> _Text under study_:
※ ※ ※

Beyond the thirty-year experiment in free-market ideology having been judged a failure in financial markets, one thing is clear: as Kerry Trueman reminded us in a recent post, unfettered capitalism has also been bad for our health, and indeed the safety of our food.
Last week, The New York Times reported that this administration has said it will take a harder line on anti-trust legislation, in diverse sectors of the economy including agriculture. Perhaps its premature to tell what this will look like, but enforcing the laws that we already have on the books would be a great start to building a better food system.
This is because the largest sectors of the agribusiness world (grain, meatpacking, biotechnology, etc) are monopolizing food from seed to supermarket shelf and thereby deciding what we can (and can't) buy and eat across this country, and by extension, the world.
These are the companies that are trying to efficiently process tens of thousands of cows per day -- cows that have been lined up in Concentrated Animal Feeding Operations (CAFOs) and fed grain (more efficient than using land to feed them their natural diet of grass), pumped with hormones and other antibiotics to keep them from dying, which means a glut on the market of cheap (anti-biotic-filled) beef. And these are the companies that are creating the seeds -- those seeds that the farmer can't even save for fear of litigation -- to grow the crops that require the use of their pesticides, and which produce a proliferation of fast food.

※ ※ ※

> _Input data_:
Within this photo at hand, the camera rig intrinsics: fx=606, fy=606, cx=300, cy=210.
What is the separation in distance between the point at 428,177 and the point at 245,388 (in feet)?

※ ※ ※

> _Required action 1_:
Answer these about the food-system passage:
(a) Who reminded readers, in a recent post, that unfettered capitalism has been bad for our health?
(b) Which newspaper reported that the administration will take a harder line on anti-trust legislation?
(c) What are cows in Concentrated Animal Feeding Operations fed instead of their natural diet of grass?
> _Required action 2_:
Please extend the food-system passage with a few sentences that pick up after its final sentence.

> _Response area 1_:
(a) Kerry Trueman
(b) The New York Times
(c) Grain

> _Response area 2_:
Yes, efficiency is the bottom line in our current agricultural system. Not safety, not health, or least of all taste; no, for a corporation that is beholden first to it's shareholders, its all about the quickest way to get to the bottom line. Besides exacerbating obesity, heart disease and diabetes cases, this kind of thinking can only be limited in its long term ability to maintain itself, because it refuses to take a holistic approach to creating goods for the common good. In other words, we know it can't be sustained, and therefore it is not sustainable.
But these mega-companies aren't fully to blame, because this is what our economic system has been set up to do for thirty years or more: build a conflagration of trusts.
Will Obama pull a Teddy Roosevelt and begin a new era of trust-busting? Here's hoping he will, and that he begins with Big Ag.
Last week on The Leonard Lopate Show, when he was asked how taking a harder line on anti-trust law could effect the food industry, Michael Pollan responded:
"It's very significant, actually, because you have more concentration in the food industry than in just about any other industry. Most anti-trust experts say that if 4 [or fewer] companies control 40% or more of a marketplace, it's not competitive. And in food we have that in meatpacking, [where] there are 4 companies that control 85% of the beef, [and in] seed production, fertilizer production... there is this tight little hourglass in the food industry, [which means] lots of farmers, very few buyers, which forces farmers to take prices, they have no control over prices at all. So if indeed we were to push an anti-trust agenda in the food industry, it would be the best thing for farmers and the best thing for consumers."
To this I ask, is this food system not an oligopoly, a market form most at risk for collusion? all the more reason to investigate the mega-firms that form through the process of mergers.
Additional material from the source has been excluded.